Dr. Blum predicted that in the decade after the next, closed-loop automation for the delivery and titration of pharmacologic agents like sedatives (Squara 2020) and vasopressors (Desebbe 2022) will revolutionize the care of critically ill patients.
All in all, Dr. Blum characterized the upcoming decades as a new era of “personalized medicine.” With rapid advances in pharmacogenetics, for example, clinical decision support models can now predict an individual’s physiological response to specific medications (e.g., the degree of antiplatelet response to clopidrogrel (Liu 2021).
While standard critical care prediction models incorporate data like demographic variables, vital signs, and lab values from the electronic health record (EHR), the most powerful prediction models today incorporate “-omic data,” or genetic data (e.g., genomics, transcriptomics, proteomics, metabolomics). For example, a sophisticated prediction model based on imaging genomics can accurately predict lung cancer recurrence (Jia 2023) and thus has tremendous potential to save lives.
Dr.
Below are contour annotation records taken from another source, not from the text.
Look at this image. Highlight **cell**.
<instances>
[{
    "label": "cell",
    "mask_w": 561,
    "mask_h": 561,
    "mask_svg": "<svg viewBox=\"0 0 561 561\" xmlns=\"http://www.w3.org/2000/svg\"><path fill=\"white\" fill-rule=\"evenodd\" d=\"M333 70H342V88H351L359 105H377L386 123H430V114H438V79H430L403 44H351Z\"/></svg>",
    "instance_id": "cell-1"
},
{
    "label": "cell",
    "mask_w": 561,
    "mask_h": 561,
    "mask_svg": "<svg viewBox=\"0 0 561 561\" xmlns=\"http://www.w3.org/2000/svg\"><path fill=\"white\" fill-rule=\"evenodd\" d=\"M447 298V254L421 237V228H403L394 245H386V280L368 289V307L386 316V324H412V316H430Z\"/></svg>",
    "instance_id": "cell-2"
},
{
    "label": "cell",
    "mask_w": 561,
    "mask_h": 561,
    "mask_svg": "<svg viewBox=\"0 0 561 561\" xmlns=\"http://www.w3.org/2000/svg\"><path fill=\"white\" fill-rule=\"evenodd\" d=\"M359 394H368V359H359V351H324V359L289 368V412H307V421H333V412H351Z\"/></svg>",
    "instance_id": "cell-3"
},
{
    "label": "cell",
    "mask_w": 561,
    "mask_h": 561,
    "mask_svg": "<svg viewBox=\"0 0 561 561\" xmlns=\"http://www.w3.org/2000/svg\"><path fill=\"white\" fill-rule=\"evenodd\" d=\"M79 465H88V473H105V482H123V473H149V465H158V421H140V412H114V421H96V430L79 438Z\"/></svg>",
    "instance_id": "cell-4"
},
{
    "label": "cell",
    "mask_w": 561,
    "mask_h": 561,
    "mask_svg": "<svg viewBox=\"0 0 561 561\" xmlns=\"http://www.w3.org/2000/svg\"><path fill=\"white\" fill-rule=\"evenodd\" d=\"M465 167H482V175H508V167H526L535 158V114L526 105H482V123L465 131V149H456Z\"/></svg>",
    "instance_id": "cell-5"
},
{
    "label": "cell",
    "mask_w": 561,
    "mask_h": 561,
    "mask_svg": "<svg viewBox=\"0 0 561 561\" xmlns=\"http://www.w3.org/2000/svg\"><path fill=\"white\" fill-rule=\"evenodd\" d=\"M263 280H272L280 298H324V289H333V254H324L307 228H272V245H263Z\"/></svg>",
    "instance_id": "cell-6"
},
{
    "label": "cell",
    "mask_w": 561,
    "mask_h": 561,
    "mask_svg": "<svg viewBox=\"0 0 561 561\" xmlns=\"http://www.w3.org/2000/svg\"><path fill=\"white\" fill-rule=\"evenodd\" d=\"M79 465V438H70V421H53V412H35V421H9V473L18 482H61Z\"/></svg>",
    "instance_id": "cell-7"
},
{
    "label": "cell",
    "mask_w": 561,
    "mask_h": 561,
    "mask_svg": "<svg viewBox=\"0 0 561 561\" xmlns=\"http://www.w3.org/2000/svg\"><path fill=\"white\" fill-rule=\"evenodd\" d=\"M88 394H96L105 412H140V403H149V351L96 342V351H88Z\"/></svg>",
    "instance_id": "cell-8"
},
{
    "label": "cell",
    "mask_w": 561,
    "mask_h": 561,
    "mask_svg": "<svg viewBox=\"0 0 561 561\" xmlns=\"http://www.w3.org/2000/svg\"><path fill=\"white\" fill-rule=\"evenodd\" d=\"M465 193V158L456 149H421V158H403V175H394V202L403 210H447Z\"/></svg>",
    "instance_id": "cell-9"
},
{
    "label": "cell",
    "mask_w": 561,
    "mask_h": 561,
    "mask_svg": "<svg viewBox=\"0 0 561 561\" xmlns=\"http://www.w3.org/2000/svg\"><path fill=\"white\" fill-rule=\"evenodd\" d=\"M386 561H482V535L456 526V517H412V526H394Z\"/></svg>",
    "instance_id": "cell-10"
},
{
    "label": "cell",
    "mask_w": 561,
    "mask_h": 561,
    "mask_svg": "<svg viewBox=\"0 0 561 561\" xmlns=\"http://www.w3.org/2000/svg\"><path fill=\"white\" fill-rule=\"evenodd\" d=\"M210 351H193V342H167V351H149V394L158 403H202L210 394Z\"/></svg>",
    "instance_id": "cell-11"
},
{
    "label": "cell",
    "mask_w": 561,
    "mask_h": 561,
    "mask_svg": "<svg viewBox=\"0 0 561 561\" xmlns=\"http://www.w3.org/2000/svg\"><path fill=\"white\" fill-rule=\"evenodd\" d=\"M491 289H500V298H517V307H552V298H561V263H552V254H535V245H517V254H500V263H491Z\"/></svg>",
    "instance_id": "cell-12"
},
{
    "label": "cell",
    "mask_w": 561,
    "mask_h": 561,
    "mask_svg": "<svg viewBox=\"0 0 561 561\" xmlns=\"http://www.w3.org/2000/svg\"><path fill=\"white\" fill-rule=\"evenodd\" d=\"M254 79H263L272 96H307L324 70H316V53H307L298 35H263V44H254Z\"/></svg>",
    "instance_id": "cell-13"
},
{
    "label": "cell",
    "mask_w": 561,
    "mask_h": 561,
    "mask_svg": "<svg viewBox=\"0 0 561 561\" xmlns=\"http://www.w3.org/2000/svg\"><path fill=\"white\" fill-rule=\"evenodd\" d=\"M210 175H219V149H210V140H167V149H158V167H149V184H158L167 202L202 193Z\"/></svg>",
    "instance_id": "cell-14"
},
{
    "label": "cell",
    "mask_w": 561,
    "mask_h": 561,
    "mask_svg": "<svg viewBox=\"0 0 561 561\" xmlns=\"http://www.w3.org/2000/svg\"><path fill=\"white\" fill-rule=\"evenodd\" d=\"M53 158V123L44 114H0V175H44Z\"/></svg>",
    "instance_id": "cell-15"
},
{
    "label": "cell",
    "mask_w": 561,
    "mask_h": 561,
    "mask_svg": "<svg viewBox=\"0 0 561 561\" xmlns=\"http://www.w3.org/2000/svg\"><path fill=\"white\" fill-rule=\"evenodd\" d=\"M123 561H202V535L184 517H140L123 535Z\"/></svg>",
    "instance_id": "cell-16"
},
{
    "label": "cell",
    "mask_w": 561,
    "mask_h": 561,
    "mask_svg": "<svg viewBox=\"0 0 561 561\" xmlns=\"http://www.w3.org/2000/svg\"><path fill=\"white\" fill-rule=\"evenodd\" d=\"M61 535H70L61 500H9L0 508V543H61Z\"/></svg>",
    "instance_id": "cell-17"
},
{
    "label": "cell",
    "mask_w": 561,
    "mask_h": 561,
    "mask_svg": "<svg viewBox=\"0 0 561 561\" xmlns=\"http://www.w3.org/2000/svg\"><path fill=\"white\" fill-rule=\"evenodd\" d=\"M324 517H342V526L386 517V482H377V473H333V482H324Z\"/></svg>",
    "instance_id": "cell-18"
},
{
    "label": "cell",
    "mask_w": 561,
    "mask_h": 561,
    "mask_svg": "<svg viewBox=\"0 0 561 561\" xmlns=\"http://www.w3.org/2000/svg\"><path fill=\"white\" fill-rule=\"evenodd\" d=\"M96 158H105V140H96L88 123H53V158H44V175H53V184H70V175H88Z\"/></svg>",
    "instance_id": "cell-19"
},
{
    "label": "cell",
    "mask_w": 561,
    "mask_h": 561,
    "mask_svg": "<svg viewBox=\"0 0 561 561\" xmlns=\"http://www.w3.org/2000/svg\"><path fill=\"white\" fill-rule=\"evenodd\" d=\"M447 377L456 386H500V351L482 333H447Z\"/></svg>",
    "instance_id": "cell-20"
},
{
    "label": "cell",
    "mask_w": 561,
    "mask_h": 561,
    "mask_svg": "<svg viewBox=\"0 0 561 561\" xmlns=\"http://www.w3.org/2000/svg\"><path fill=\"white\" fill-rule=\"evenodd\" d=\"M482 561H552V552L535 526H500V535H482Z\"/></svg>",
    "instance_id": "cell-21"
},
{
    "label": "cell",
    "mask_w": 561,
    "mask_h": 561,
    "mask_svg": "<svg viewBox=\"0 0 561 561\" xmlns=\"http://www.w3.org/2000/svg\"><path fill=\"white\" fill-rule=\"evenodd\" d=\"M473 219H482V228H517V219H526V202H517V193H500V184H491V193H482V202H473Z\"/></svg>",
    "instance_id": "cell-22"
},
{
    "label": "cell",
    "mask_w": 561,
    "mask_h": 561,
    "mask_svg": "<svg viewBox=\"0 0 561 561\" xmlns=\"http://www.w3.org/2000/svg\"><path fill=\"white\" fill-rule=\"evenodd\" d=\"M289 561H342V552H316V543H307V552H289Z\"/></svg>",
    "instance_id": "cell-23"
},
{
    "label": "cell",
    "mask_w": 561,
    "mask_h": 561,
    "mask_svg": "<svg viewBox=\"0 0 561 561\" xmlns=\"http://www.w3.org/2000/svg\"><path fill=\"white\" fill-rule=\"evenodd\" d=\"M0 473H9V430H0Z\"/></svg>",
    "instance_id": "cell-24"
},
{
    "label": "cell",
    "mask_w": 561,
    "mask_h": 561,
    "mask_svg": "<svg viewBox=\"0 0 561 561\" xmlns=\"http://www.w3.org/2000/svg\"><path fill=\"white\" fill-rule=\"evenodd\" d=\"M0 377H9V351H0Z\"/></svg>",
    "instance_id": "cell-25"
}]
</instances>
Blum projected that by 2030, we should have enough “-omic data” to start delivering highly personalized care. Armed with state-of-the-art prediction models, clinicians should see reduced rates of clinical deterioration and increased efficacy and precision in the treatment of critical illness.
The International Science Symposium provided a sweeping overview of the past, present, and future of critical care medicine, as well as a moving account of a pioneering physician who survived the devastating illness that started it all.